"Honest, Shorty," says Chester, swallowin' the string as fast as I could unwind the ball, "you—you don't like that kind of guff, do you?"
"Oh, well," says I, "I don't wake up in the night and cry for it, and maybe I can worry along for the next century or so without hearin' any more; but he's sure found some one that does like it, eh?"
There's no sayin' but what Chester held himself in well; for if ever a man was entitled to a grouch, it was him. But he says mighty little, just walks off scowlin' and settin' his teeth hard. I knew what was good for that; so I hints that he round up his chappies and go down into the gym. to work it off.
Chetty's enthusiasm for mitt jugglin' has all petered out, though, and it's some time before I can make him see it my way.

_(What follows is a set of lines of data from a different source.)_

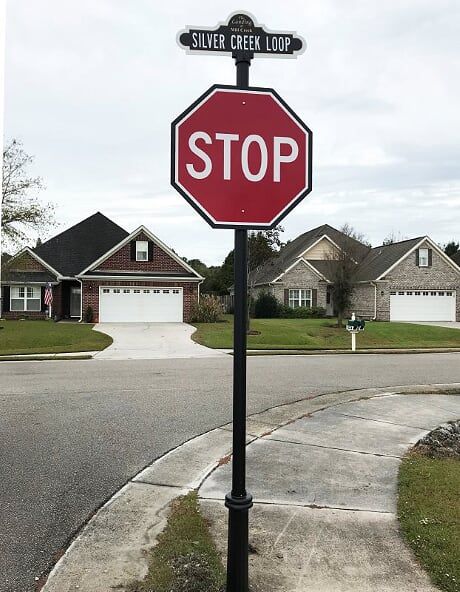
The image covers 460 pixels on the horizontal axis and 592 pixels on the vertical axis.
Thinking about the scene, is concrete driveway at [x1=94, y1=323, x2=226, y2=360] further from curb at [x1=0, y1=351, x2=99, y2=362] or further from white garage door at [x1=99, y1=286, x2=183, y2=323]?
white garage door at [x1=99, y1=286, x2=183, y2=323]

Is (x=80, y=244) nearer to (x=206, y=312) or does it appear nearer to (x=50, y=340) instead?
(x=206, y=312)

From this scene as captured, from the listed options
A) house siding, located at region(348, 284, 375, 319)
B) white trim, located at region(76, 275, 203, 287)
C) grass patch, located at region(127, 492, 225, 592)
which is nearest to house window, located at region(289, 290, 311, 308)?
house siding, located at region(348, 284, 375, 319)

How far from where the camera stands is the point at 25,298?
33.5m

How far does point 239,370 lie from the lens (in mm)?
3020

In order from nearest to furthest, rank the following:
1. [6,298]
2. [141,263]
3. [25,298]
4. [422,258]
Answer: [141,263] → [6,298] → [25,298] → [422,258]

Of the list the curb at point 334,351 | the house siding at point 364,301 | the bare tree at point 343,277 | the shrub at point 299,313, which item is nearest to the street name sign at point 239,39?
the curb at point 334,351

Then we has to find his crowd, that was scattered around in the different rooms, lonesome and tired; so it's late in the evenin' before we got under way.
Chester and me have had a round or so, and he'd just wore out one of his friends and was tryin' to tease somebody else to put 'em on, when I spots a rubber neck in the back of the hall.

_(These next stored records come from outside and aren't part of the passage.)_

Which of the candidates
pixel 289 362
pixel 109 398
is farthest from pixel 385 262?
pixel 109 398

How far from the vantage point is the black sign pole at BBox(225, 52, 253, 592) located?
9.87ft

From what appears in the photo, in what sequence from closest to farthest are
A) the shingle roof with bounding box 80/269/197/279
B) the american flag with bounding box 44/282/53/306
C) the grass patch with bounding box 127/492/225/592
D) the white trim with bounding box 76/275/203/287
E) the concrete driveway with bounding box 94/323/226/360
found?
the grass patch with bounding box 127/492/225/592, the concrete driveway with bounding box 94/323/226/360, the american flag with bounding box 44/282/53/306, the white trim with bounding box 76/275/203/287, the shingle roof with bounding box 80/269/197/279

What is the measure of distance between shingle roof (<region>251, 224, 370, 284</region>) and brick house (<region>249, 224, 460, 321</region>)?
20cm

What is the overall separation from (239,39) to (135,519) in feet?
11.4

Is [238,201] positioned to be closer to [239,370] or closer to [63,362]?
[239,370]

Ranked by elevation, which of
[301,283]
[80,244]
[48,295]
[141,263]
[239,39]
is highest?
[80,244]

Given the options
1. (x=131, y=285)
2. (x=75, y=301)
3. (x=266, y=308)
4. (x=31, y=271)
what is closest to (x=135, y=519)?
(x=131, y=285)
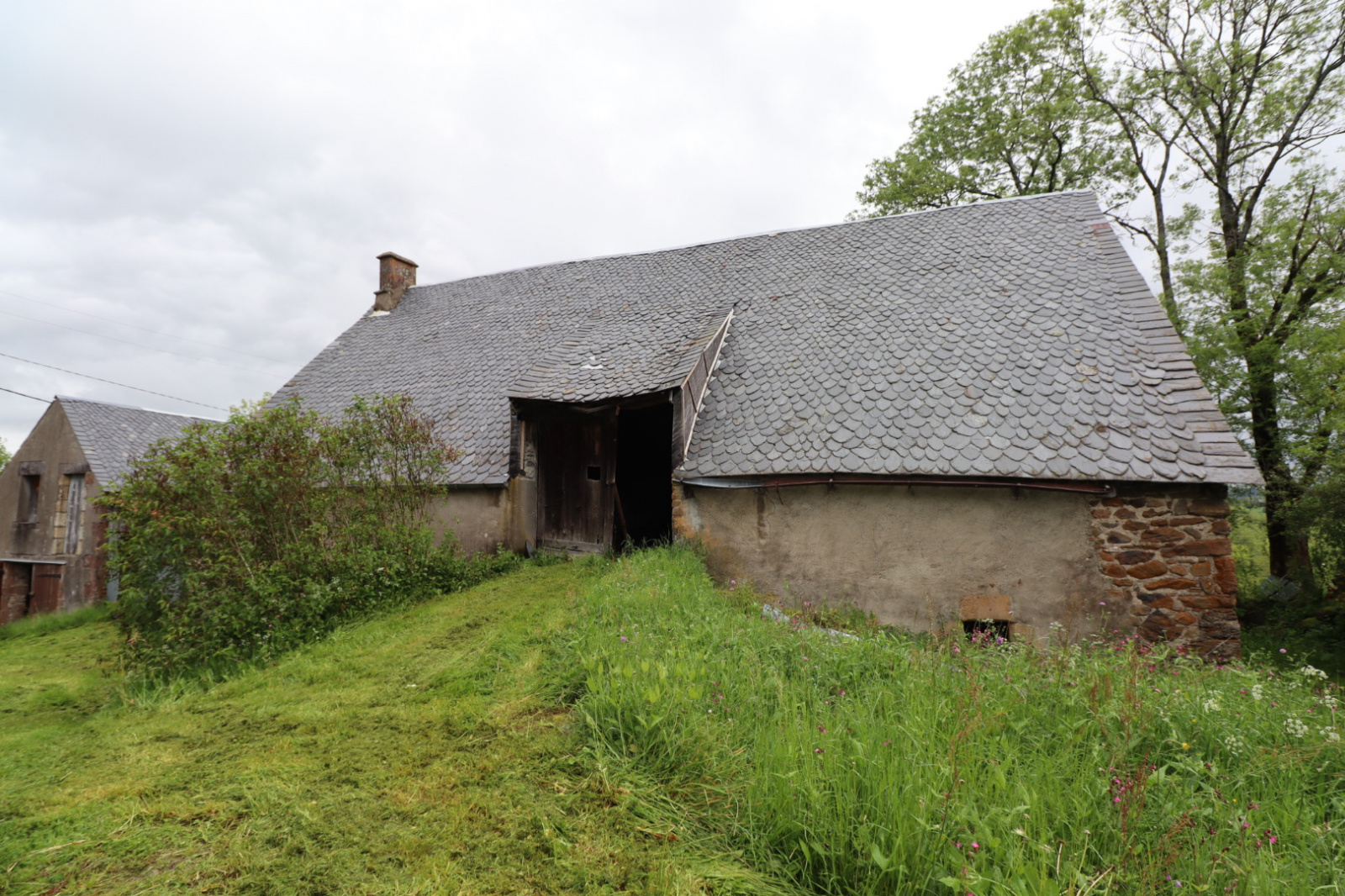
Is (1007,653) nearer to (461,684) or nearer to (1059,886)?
(1059,886)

"O-o-h, see who's here, Chetty!" says I, whisperin' over his shoulder.
It was our poet friend, that has had to give up Angelica to her maw. He's been strayin' around loose, and has wandered in through the gym. doors by luck. Now, Chester may not have any mighty intellect, but there's times when he can think as quick as the next one. He takes one glance at Curlylocks, and stiffens like a bird dog pointin' a partridge.
"Say," says he all excited, "do you suppose—could we get him to put them on?"
"Not if you showed you was so anxious as all that," says I.
"Then you ask him, Shorty," he whispers. "I'll give a hundred for just one round—two hundred."